<<<<

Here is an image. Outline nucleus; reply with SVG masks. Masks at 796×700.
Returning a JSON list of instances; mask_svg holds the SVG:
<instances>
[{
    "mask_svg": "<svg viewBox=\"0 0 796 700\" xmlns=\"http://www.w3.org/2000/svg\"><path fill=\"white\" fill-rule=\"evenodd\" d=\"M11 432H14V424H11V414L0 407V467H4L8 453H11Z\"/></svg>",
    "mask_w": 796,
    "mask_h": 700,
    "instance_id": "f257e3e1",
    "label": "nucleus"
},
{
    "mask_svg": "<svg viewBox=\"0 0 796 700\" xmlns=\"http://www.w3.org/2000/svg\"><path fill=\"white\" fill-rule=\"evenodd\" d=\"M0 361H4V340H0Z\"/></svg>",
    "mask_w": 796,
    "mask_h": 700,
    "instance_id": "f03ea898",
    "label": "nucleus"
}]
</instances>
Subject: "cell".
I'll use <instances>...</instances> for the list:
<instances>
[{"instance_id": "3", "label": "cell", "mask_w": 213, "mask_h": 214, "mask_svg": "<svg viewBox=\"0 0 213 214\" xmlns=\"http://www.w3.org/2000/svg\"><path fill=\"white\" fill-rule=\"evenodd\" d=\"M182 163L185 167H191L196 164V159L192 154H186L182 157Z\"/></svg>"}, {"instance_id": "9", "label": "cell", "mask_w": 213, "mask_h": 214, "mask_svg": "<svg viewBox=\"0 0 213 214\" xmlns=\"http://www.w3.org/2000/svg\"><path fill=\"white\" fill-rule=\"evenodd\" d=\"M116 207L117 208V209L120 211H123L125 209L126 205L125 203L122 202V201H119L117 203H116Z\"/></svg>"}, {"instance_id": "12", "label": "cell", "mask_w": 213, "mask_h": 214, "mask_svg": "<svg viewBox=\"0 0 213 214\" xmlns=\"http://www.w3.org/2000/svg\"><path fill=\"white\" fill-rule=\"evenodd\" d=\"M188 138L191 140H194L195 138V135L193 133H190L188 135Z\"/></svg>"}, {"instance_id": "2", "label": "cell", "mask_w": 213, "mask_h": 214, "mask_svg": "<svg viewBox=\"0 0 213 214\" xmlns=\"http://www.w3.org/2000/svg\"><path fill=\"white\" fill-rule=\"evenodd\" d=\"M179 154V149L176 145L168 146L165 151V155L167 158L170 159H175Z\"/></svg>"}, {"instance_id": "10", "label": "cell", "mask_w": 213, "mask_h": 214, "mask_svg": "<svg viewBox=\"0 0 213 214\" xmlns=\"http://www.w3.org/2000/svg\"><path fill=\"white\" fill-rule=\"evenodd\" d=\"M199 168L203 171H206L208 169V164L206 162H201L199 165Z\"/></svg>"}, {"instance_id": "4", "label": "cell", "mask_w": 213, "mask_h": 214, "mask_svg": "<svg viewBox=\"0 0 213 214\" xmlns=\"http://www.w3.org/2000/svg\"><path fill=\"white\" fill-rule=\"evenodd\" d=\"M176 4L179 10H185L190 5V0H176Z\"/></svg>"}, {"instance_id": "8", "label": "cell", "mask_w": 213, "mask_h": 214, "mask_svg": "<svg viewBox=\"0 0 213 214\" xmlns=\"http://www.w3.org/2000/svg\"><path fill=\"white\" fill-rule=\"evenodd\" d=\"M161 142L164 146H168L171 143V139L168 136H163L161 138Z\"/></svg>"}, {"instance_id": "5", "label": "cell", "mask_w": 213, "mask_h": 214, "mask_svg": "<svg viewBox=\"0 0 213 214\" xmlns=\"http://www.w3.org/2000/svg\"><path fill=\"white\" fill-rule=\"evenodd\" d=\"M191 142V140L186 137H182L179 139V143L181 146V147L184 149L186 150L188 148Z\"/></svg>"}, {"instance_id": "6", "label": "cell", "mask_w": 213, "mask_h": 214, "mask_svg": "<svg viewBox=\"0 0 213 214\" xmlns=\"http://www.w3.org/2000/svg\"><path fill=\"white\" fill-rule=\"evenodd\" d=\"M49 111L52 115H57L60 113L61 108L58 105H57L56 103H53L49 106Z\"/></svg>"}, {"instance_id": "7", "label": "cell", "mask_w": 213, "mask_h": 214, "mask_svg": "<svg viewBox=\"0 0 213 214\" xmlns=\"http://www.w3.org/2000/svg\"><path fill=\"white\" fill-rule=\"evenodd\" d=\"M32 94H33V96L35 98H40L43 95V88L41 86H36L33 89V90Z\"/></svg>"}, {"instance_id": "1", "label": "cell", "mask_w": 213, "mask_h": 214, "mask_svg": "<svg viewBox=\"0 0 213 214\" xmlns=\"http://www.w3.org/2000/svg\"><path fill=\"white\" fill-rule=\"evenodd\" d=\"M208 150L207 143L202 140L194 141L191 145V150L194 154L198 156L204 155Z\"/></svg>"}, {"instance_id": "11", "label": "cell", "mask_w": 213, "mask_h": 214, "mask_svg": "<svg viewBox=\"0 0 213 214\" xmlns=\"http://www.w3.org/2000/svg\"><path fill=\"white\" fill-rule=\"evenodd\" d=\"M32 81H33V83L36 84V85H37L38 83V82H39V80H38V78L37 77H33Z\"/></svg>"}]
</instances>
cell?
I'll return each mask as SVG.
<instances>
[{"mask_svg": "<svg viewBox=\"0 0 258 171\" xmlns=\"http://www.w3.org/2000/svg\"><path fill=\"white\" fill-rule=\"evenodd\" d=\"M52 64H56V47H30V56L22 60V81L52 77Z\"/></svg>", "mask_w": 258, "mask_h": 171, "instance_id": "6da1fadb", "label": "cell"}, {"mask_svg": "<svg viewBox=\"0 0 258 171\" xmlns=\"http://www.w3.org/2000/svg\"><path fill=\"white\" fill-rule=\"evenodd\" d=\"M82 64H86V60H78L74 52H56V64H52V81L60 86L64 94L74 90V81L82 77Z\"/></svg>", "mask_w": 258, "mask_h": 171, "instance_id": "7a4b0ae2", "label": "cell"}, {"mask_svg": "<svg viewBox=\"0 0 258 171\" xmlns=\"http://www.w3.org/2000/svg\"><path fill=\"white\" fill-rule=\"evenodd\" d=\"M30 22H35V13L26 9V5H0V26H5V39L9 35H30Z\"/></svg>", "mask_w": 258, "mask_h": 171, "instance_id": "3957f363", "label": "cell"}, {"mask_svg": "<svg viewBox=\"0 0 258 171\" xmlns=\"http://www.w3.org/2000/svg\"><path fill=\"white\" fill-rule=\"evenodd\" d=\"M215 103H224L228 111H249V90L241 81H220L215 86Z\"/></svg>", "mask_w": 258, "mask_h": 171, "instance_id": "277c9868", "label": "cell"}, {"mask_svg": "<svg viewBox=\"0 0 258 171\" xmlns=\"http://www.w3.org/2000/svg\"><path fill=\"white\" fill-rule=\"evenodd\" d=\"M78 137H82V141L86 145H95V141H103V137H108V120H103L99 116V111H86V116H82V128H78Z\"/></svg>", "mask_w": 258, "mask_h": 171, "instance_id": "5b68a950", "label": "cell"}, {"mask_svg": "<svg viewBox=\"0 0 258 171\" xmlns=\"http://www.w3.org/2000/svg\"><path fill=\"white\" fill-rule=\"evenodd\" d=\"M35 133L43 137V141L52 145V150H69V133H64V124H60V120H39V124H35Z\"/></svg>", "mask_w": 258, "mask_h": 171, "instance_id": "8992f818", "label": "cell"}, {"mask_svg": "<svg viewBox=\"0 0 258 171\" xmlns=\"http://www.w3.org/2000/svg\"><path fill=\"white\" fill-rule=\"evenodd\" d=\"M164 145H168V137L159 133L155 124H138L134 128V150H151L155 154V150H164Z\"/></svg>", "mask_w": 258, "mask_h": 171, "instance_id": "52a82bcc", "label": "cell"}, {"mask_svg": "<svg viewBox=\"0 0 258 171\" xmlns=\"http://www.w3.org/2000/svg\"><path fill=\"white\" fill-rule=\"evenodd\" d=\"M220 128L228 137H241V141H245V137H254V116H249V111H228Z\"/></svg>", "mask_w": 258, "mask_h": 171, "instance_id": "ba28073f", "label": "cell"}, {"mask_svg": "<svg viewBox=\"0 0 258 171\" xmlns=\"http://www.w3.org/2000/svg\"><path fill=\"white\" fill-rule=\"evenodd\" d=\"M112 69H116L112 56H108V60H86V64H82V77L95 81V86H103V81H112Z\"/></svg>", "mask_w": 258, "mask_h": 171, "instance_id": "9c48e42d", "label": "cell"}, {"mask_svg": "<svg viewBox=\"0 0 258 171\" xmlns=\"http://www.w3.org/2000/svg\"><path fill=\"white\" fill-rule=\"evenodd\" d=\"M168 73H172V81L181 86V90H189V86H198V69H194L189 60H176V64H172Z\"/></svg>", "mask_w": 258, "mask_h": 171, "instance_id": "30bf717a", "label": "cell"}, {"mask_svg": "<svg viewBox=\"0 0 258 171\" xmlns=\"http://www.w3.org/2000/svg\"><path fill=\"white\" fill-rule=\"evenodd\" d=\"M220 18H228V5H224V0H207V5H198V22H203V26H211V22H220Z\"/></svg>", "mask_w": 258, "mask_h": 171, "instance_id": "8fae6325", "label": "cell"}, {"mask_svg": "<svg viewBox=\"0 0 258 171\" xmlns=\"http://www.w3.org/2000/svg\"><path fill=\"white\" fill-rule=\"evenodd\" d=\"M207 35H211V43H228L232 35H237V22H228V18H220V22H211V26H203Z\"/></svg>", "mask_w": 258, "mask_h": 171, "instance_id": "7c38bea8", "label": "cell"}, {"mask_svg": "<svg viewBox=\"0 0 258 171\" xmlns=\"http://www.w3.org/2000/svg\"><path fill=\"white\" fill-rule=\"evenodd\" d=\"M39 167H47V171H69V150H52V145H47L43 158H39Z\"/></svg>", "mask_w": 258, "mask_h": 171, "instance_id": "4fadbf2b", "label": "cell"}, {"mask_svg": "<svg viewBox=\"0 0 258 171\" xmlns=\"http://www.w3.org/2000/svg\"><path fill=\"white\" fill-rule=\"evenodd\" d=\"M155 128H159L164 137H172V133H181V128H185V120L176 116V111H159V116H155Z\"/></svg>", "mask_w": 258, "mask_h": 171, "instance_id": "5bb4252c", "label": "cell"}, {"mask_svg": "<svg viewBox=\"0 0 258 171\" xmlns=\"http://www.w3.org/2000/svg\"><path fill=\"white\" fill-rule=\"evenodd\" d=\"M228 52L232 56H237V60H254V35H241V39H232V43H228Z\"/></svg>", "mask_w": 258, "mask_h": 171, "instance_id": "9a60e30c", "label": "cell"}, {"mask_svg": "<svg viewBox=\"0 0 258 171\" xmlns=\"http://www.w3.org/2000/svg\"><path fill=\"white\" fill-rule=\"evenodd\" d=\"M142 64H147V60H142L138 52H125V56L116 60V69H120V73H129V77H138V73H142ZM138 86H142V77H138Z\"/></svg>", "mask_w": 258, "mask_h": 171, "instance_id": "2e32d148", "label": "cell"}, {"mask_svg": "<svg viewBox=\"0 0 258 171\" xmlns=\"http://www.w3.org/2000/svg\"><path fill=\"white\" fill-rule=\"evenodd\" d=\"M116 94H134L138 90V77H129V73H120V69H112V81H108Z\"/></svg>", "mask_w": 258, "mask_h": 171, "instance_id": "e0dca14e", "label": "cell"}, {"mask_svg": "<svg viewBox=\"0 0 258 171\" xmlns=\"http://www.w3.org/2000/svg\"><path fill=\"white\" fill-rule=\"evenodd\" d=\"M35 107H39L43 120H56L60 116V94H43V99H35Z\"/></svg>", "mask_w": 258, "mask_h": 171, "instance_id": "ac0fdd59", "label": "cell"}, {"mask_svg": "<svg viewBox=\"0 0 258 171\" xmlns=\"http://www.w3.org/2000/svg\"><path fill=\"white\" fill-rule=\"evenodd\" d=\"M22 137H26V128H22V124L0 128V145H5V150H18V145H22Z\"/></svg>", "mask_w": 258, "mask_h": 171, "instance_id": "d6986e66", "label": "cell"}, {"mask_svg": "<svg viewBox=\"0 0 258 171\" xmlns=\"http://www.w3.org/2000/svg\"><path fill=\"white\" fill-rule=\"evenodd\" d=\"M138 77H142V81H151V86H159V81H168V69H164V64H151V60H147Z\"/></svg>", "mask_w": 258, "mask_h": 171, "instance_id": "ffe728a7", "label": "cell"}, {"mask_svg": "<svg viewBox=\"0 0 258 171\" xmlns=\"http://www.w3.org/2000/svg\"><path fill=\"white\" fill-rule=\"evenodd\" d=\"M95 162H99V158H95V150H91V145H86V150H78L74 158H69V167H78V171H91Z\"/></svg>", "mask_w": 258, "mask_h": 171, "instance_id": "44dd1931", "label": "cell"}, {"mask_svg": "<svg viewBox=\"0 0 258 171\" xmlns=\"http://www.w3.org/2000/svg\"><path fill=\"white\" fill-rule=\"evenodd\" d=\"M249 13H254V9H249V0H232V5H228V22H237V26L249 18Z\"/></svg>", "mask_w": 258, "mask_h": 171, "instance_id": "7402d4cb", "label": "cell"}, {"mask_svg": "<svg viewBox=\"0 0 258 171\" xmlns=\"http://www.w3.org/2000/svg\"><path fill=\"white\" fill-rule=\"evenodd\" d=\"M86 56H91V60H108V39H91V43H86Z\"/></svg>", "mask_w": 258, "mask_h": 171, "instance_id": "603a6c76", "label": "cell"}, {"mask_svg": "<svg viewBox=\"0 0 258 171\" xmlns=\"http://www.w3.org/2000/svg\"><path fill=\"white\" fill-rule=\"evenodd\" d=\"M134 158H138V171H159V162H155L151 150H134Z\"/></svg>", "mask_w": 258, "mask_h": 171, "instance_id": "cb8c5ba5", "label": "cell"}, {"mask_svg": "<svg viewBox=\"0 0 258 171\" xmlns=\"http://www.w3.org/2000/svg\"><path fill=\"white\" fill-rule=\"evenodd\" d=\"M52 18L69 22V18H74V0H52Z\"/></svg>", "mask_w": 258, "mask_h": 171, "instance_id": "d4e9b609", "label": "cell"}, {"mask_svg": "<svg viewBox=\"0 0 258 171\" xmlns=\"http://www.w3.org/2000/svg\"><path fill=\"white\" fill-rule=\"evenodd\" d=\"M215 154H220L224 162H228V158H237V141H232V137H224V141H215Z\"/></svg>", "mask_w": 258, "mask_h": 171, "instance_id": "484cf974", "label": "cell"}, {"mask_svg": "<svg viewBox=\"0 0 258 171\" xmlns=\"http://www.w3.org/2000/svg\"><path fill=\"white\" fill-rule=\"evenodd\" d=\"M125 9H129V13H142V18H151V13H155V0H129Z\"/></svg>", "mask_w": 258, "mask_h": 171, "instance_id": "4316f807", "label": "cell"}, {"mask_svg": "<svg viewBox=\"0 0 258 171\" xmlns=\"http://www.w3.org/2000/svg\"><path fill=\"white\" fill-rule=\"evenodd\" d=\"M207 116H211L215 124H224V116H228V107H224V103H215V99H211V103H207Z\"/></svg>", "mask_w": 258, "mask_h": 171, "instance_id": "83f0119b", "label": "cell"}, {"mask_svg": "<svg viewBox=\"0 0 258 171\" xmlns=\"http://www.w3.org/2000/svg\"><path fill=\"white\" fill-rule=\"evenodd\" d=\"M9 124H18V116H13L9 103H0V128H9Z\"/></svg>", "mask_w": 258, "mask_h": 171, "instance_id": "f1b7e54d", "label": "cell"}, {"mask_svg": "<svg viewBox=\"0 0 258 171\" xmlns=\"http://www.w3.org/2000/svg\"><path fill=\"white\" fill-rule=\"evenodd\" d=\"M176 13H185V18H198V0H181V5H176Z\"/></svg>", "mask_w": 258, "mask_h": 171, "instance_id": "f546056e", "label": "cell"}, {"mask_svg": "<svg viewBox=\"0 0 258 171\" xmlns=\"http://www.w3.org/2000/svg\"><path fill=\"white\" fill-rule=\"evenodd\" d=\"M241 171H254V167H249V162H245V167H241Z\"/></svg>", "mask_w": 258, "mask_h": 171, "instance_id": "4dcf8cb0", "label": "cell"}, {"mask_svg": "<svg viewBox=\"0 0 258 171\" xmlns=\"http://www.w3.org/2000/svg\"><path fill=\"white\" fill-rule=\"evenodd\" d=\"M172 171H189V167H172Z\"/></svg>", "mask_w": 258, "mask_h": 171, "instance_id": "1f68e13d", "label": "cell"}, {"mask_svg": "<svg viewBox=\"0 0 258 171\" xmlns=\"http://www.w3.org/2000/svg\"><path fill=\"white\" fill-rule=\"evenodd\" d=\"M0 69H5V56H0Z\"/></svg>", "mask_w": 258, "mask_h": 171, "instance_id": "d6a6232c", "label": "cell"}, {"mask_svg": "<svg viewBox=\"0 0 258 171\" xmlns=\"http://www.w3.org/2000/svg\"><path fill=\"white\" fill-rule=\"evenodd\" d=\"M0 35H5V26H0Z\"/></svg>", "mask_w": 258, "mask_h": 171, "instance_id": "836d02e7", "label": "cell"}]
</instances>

>>>>

Copy each line of the entries above that contains the word "list". Matches must have the same case.

Returning a JSON list of instances; mask_svg holds the SVG:
I'll use <instances>...</instances> for the list:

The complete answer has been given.